25! A quarter century young...

It was my third birthday in Botswana. Now I have been four ages in Botswana: 22, 23, 24, and 25. Typing that out really makes me realize how long I've been here!

I spent the day with the people I love the most in my village: my family! The kids helped me blow out my birthday candles and we played games together in the sand. I got hugs, love, and cards from people all around the globe. Skype allowed me to connect to my loved ones back home and hear them sing me happy birthday.

It was absolutely delightful.

But something I love more than all of that, is my desire to spend time in my village. I've come to love the people in my village and the life I've established here so much that I prefer to spend birthdays and holidays in Kang, living simply.

I spent my birthday just the way I wanted to... in Kang, Botswana as a Peace Corps Volunteer, surrounded by people I love.

Love & Light,

Wednesday, May 14, 2014

A Fond Farewell to Bots 12

Bots 12.... my original training class, a group of stellar individuals, a cohesive unit. 

We arrived in Botswana as strangers and we're parting as a close group of friends - - dare I say family? We've endured all the ups and downs together. We've laughed, cried, celebrated, and mourned together. We left our homes to come and try to help in Botswana. And although I'm quite biased, I must say that I am very proud of all we've accomplished. 

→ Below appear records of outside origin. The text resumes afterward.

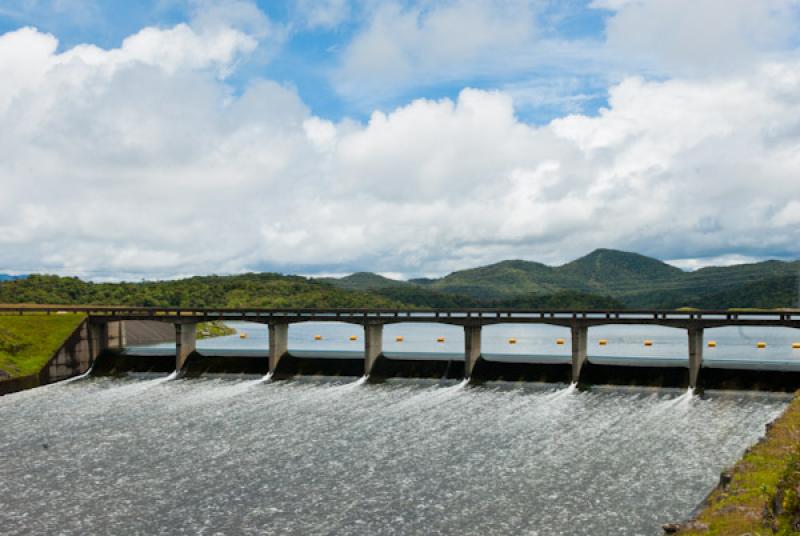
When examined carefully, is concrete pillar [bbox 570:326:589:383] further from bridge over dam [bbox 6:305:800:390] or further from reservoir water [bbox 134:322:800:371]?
reservoir water [bbox 134:322:800:371]

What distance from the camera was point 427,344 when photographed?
150375 millimetres

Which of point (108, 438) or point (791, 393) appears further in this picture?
point (791, 393)

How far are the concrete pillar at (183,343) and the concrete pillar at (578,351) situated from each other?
168ft

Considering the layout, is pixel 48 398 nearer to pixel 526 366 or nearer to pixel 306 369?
pixel 306 369

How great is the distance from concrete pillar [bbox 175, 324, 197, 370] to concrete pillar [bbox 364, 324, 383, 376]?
84.8ft

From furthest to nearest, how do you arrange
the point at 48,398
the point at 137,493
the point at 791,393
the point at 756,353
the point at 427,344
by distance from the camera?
the point at 427,344 < the point at 756,353 < the point at 48,398 < the point at 791,393 < the point at 137,493

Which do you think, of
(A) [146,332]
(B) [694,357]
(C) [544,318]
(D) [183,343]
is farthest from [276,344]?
(A) [146,332]

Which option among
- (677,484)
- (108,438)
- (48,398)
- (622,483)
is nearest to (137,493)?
(108,438)

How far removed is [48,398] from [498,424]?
4909 cm

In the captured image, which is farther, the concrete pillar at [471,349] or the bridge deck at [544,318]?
the concrete pillar at [471,349]

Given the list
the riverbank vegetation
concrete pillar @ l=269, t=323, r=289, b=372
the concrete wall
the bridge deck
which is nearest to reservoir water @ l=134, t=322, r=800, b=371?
the concrete wall

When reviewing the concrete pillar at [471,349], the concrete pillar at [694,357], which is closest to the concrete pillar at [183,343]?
the concrete pillar at [471,349]

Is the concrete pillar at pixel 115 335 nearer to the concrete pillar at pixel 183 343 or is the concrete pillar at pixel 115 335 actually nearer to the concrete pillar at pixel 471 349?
the concrete pillar at pixel 183 343

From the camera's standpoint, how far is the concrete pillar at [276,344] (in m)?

Meet my wonderful Bots 12 family 
In March, we all gathered one last time as a group in Maun, Botswana for our Close of Service Conference. We had the opportunity to reflect upon our past two years, discuss future opportunities, and say our final good-byes. The conference was very bittersweet. I'm not sure when I'll have the chance to work so closely with such a fabulous group of human beings... so I know I'll always cherish the time we did have together. 

We had time for fun too, of course - - the Peace Corps arranged for us to go out on a boat trip on the Delta and they organized a traditional dance group to come and perform. 
enjoying one last view of the delta
We also discussed all the big kid stuff that comes along with closing our service - - administrative details, how to sell our service to potential employers, resume/cover letter advice, etc. We all stood on the edge together - - the edge between the life we've established for ourselves here and the unknown that life holds for us in the future.
genuinely wonderful people
Our close of service conference went by quick, just like our two years together as Peace Corps Botswana Volunteers. Bots 12 will be in my heart forever, along with all my memories from this remarkable experience. 

All my love, Bots 12. Thanks for everything!